Frank McCourt, ailing author, could see his name on a school

The noted author Frank McCourt got his start teaching at two New York City high schools, and come next year, his name could grace another one.

According to his brother, McCourt is very ill with cancer and in hospice care. His death would make it possible for a school to be named after him, something that a group of Upper West Side advocates have been pushing for in recent months.

The advocates want to see a new communications-themed school open inside Brandeis High School, which occupies prime real estate on 84th Street and is now being phased out due to poor performance.

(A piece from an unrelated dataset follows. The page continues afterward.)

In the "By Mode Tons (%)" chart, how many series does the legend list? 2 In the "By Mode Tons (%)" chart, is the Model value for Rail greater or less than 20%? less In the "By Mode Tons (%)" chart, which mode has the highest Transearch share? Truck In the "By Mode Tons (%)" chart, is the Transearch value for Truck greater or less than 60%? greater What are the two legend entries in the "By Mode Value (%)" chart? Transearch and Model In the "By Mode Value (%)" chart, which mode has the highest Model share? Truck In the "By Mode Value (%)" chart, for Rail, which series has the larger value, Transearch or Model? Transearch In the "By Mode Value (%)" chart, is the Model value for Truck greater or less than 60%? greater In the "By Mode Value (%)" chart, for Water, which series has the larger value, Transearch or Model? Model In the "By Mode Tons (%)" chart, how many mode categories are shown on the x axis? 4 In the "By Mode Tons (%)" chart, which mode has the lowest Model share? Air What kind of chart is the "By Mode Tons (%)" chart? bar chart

With McCourt’s endorsement, they have been lobbying for the next school to open in the building to be called the Frank McCourt High School for Journalism, Writing, and Literature. 

But one hitch has been that the city’s chancellor’s regulations prohibit schools from being named after living people.

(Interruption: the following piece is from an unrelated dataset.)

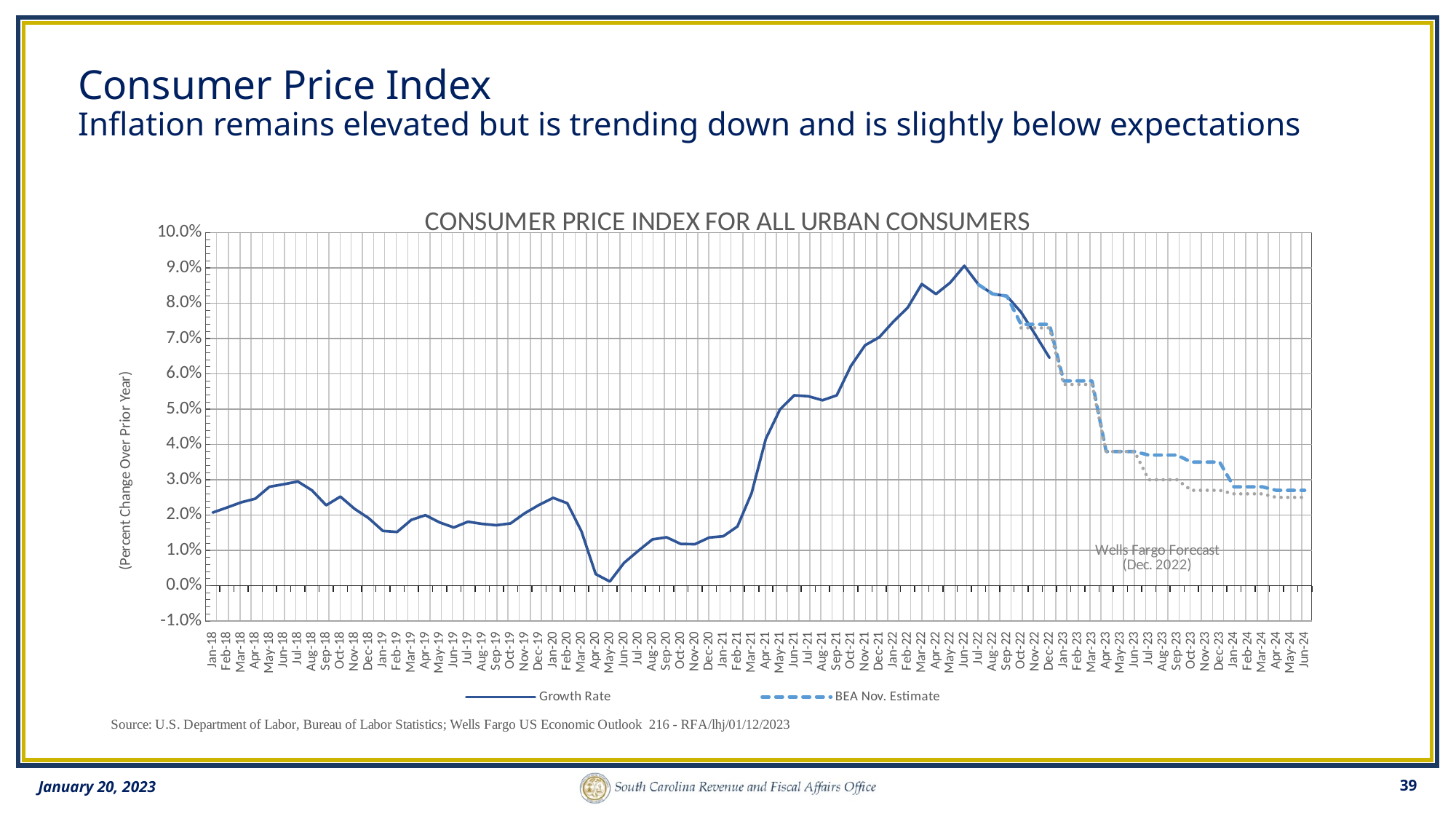
What kind of chart is shown on the slide? line chart Does the Growth Rate line rise or fall between Jun-22 and Dec-22? fall Is the Growth Rate value for Dec-22 greater or less than 6.0%? greater How many series does the chart legend list? 2 What are the two series named in the chart legend? Growth Rate and BEA Nov. Estimate Is the Growth Rate value for May-20 greater or less than 1.0%? less Is the Growth Rate value for Jul-18 greater or less than 4.0%? less Which is larger, the Growth Rate for Jun-22 or for Jul-18? Jun-22 In which month does the Growth Rate line reach its lowest value? May-20 What is the title of the chart? CONSUMER PRICE INDEX FOR ALL URBAN CONSUMERS In which month does the Growth Rate line reach its highest value? Jun-22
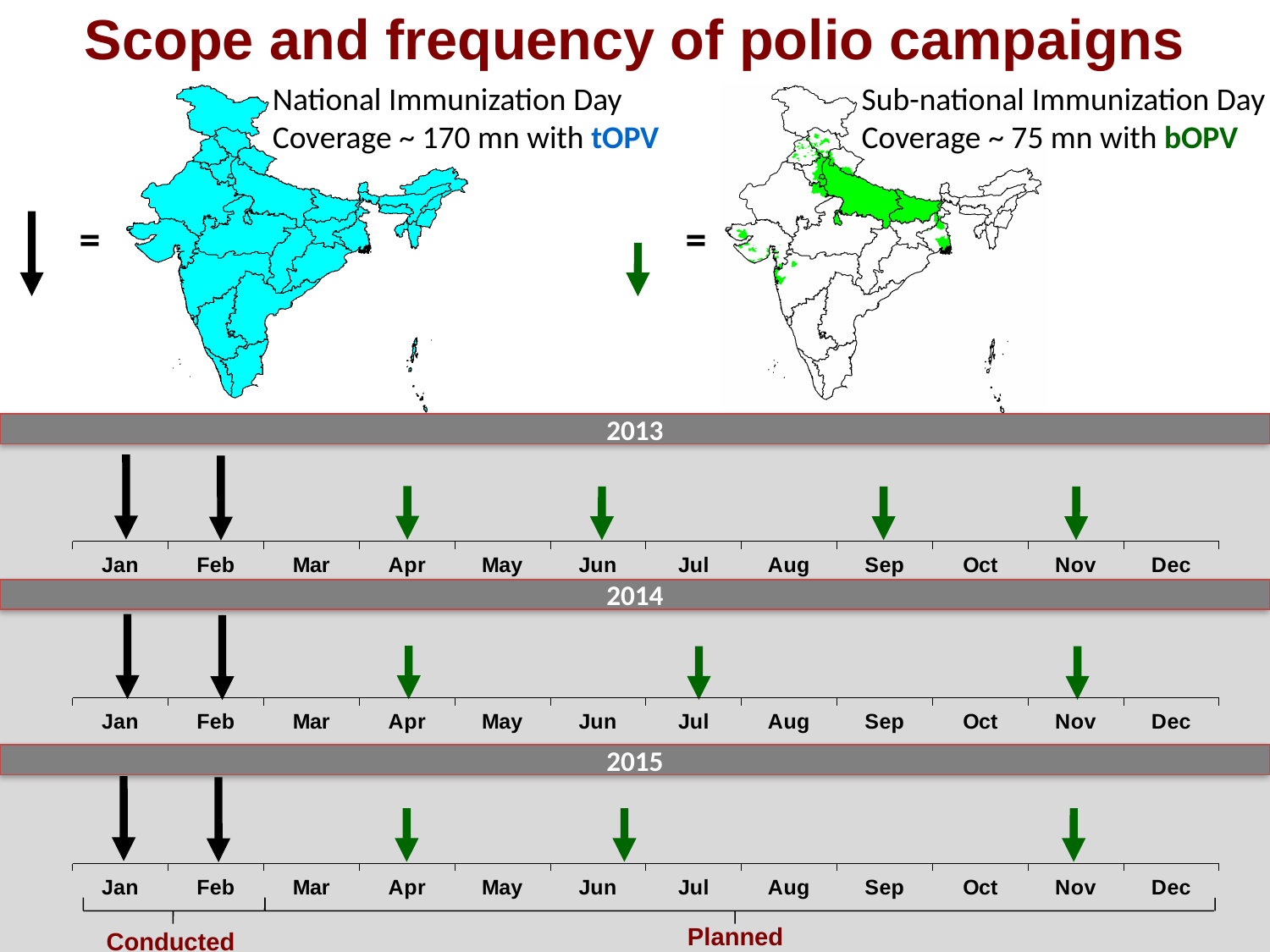
What coverage is stated for the Sub-national Immunization Day? ~ 75 mn In which months are the Sub-national Immunization Day (green arrow) campaigns shown for 2015? Apr, Jun, Nov How many campaign arrows are shown on the 2013 timeline? 6 How many years are shown on the timeline? 3 How many campaign arrows are shown on the 2015 timeline? 5 What kind of chart is shown in the lower part of the slide? timeline Which year on the timeline has the most campaign arrows? 2013 Which vaccine is used for the National Immunization Day campaigns? tOPV In which months are the Sub-national Immunization Day (green arrow) campaigns shown for 2013? Apr, Jun, Sep, Nov In which months are the National Immunization Day (black arrow) campaigns held in 2014? Jan and Feb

The West Side Spirit, whose publisher Tom Allon is leading the campaign for the school, addressed the barrier in an editorial last month:

Although city regulations do not allow schools to be named after living individuals, the growing legion of supporters are using his name in the hopes that one day the new school will honor America’s most famous teacher.

At a public hearing that I attended in June about the Brandeis building, supporter after supporter stood up to praise the McCourt school plan, which they said would entice middle-class families to stay in the neighborhood for high school.

Last year, the city got around the prohibition on living namesakes by renaming a Queens campus with multiple schools on it the Frank Padavan Campus, after the current state senator from the area. (The decision angered Padavan’s opponent in last year’s senate race.)